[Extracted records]
— START —

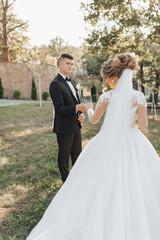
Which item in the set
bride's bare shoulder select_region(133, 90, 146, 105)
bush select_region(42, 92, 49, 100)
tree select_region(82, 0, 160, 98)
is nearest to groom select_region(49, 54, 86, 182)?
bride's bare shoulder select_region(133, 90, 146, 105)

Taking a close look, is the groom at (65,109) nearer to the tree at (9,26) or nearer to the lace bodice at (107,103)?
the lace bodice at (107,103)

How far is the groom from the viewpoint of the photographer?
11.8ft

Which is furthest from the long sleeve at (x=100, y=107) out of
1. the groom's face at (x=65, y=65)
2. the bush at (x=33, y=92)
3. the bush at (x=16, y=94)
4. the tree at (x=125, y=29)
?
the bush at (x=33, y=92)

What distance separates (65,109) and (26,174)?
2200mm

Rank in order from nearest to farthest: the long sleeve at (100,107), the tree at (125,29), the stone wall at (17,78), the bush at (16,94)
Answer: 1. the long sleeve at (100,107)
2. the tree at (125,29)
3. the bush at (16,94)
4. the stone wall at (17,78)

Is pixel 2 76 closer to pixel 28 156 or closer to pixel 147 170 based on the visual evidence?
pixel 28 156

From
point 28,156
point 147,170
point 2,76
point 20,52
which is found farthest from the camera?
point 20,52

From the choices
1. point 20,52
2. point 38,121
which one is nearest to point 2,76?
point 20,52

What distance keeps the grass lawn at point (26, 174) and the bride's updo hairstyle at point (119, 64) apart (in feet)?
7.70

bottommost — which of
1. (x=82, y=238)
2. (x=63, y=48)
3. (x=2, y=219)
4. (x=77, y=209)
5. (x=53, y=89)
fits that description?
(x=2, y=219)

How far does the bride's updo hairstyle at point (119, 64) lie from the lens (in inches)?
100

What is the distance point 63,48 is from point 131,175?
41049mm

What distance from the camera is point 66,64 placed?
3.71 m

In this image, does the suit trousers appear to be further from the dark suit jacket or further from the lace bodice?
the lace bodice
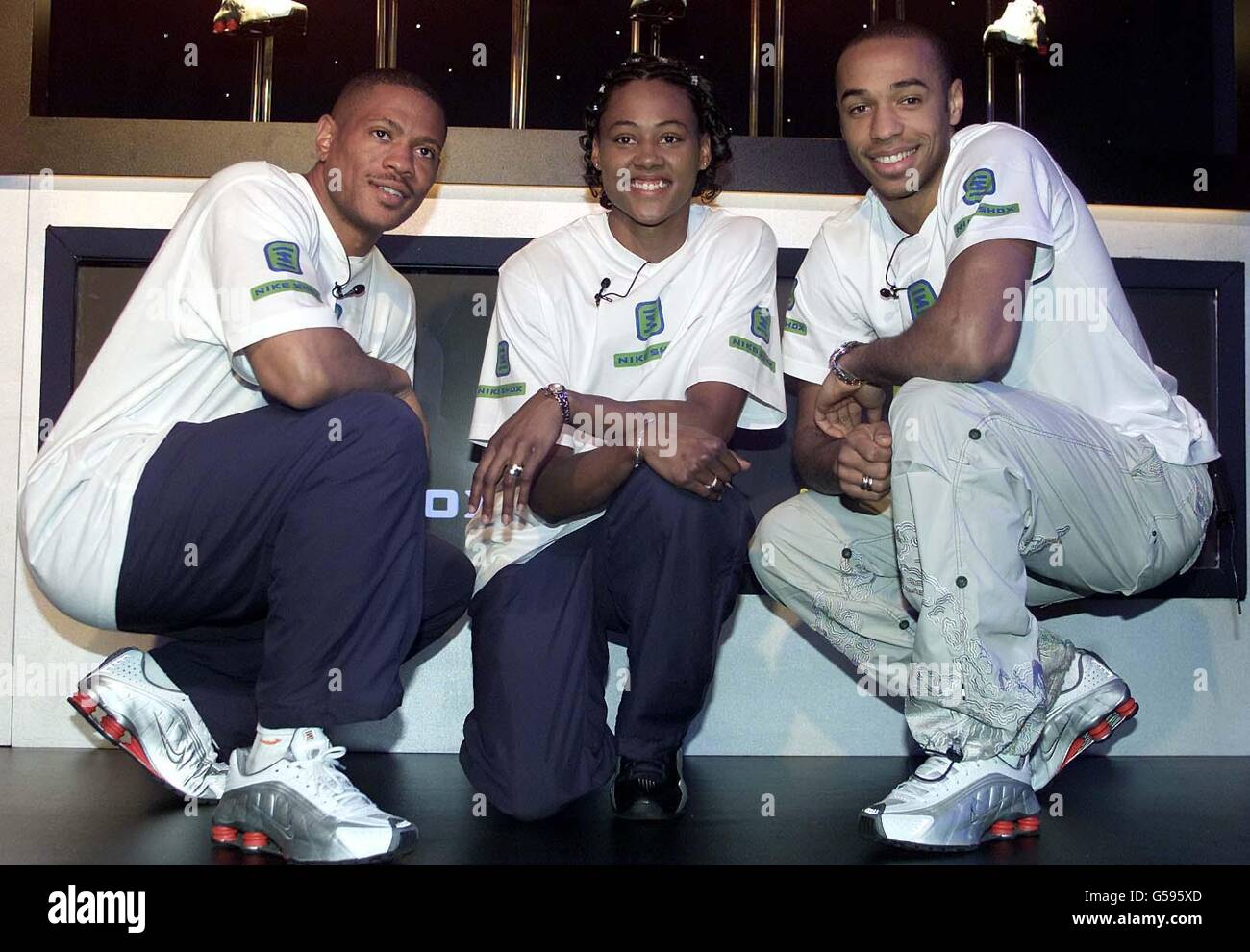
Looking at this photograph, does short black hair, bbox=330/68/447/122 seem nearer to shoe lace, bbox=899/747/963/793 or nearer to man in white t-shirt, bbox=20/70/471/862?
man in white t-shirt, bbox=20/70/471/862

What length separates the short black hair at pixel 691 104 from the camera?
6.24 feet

— END —
— START —

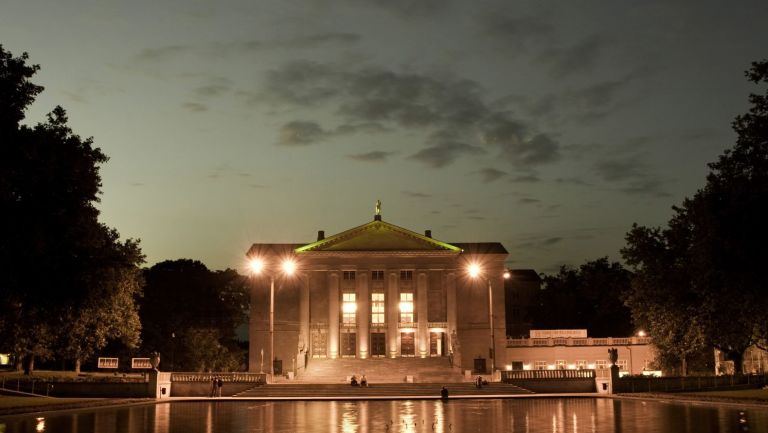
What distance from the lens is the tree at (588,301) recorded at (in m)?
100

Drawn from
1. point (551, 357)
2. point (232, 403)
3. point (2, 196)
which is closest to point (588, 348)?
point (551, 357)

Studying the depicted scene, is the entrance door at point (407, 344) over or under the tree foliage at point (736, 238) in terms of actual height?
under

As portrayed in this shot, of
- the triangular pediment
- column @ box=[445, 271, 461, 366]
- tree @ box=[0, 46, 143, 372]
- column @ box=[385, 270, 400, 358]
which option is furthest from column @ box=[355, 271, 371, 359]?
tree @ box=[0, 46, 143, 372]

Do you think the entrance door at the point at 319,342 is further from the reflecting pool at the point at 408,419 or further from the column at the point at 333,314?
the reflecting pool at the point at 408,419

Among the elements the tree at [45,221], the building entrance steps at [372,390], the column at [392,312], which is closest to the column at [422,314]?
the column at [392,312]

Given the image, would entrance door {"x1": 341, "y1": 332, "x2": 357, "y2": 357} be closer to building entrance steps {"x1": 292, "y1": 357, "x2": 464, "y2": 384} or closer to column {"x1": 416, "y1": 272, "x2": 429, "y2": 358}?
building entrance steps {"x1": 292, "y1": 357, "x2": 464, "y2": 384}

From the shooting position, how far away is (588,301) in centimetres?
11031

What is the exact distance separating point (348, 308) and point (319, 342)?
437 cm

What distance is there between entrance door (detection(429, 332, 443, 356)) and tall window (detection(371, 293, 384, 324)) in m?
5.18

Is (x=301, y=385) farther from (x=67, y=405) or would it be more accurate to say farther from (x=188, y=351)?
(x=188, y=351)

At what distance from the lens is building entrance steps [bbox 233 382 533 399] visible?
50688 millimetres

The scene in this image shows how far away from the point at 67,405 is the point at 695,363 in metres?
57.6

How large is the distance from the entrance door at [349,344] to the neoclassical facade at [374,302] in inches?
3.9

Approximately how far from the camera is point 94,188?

— END —

**Exercise details:**
Please retype the part of the records that opens with the line containing "At what distance" and closes with the line containing "Approximately how far", keeping every line as it appears.

**Answer below:**
At what distance from the lens is building entrance steps [bbox 233 382 533 399] visible?
50688 millimetres

The scene in this image shows how far away from the point at 67,405 is the point at 695,363 in metres?
57.6

How large is the distance from the entrance door at [349,344] to the neoclassical facade at [374,302] in inches?
3.9

Approximately how far from the camera is point 94,188?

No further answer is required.